**EXERCISE PROMPT**
Reproduce every line of the records below, requests included, and scale each bounding box coordinate in the answers by 1.9, rounding to the nearest whole number with halves rounded up. Leave the pictures out of your reply.
= = = = =
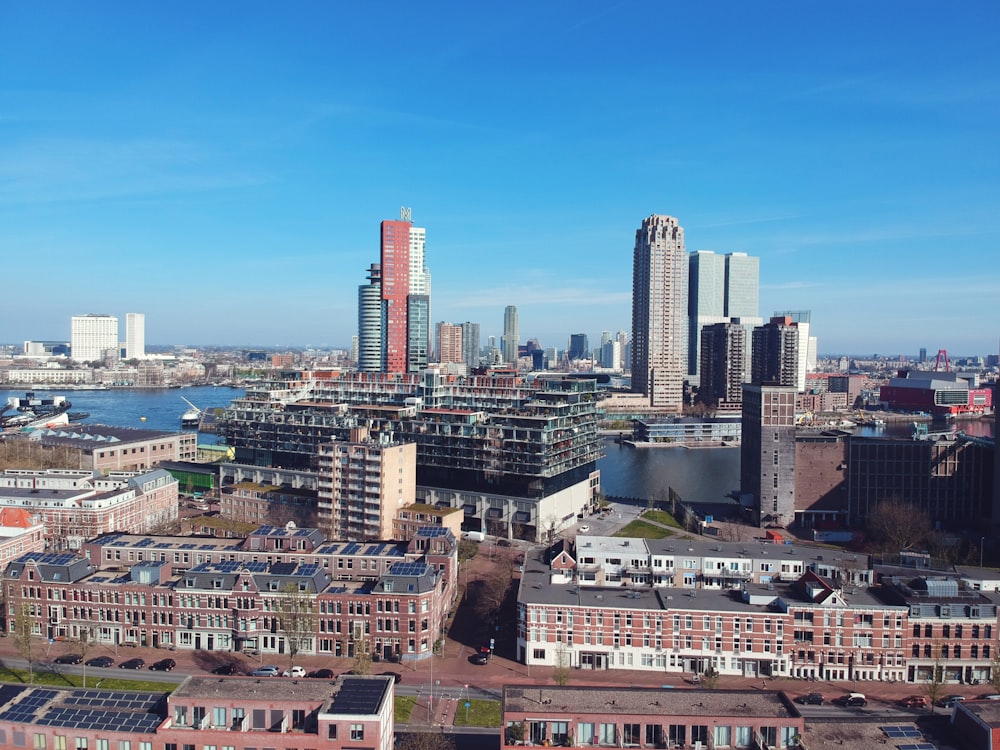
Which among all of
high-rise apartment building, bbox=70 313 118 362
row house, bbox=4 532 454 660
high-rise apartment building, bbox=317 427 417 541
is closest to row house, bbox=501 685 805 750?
row house, bbox=4 532 454 660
= = = = =
**REPLY TO THE EXERCISE**
Which among all of
high-rise apartment building, bbox=70 313 118 362
row house, bbox=4 532 454 660
high-rise apartment building, bbox=317 427 417 541
is closest to row house, bbox=501 685 805 750?
row house, bbox=8 1011 863 1254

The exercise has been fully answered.